With the recent addition of experienced nurses and newly qualified GPs, PCNs should clarify role boundaries, implement standard referral and handover protocols, strengthen supervision and mentorship, and ensure adequate administrative support, especially in deprived areas.2,17,41 Workforce‐diversification strategies must be paired with robust demand‐management measures, including enhanced triage protocols and related supervision, to ensure that expanded capacity translates into addressing unmet need rather than inadvertently increasing workload.42 These strategies must be implemented with careful oversight to maintain quality, coordination, and continuity of care. Policymakers should recognise that many ARRS practitioners now routinely undertake complex, patient-centred tasks, and future funding, training, and career frameworks must reflect these advanced responsibilities.

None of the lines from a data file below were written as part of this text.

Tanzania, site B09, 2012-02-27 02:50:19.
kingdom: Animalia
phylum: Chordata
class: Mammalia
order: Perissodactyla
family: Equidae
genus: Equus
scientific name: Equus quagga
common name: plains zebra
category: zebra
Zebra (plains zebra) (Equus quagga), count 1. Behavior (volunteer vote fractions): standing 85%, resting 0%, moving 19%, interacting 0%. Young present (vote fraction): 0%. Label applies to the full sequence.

Caution is also warranted when relying on ARRS staff to manage complex patients and problems, given their more limited and circumscribed training than GPs. Evidence on the safety, effectiveness, and appropriate scope of ARRS roles in managing complex cases remains limited.43 Further research, particularly longitudinal health-economic evaluations and intervention trials, is needed to assess downstream impacts on service utilisation, potential demand generation, and how demand-management strategies can prevent further concentration of complexity within GP and nursing workloads.
Notes
Funding
This research was funded by the NHS Insights Prioritisation Programme and supported by the National Institute for Health Research (NIHR) Applied Research Collaboration West (NIHR ARC West). Peter Jonathan Edwards was funded by an NIHR In-Practice Fellowship (NIHR302692). Mavin Nathan Kashyap was funded by an NIHR Academic Clinical Fellowship in General Practice (ACF-2021-25-014). Chris Salisbury and John Macleod are supported as NIHR Senior Investigators (NIHR 201314 and NIHR202406). The views expressed in this article are those of the author(s) and not necessarily those of the NIHR or the Department of Health and Social Care.
Ethical approval
Ethical approval for this study was not required.
Provenance
Freely submitted; externally peer reviewed.
Data
All data relevant to the study are included in the article or uploaded as supplementary information in the appendix. Raw data from the study are not publicly available. Data for the study were obtained under licence from the Clinical Practice Research Datalink (CPRD); pseudonymised patient data are available from CPRD subject to Research Data Governance approval; see https://www.cprd.com/how-access-cprd-data for more information.
Acknowledgements
The authors disclose that generative AI (ChatGPT 4o, 4o1, 4.5, 5) was used in the editing process of the manuscript and writing. Jialan Hong takes overall responsibility for checking any AI outputs were accurate and not plagiarised.
Competing interests
The authors have declared no competing interests.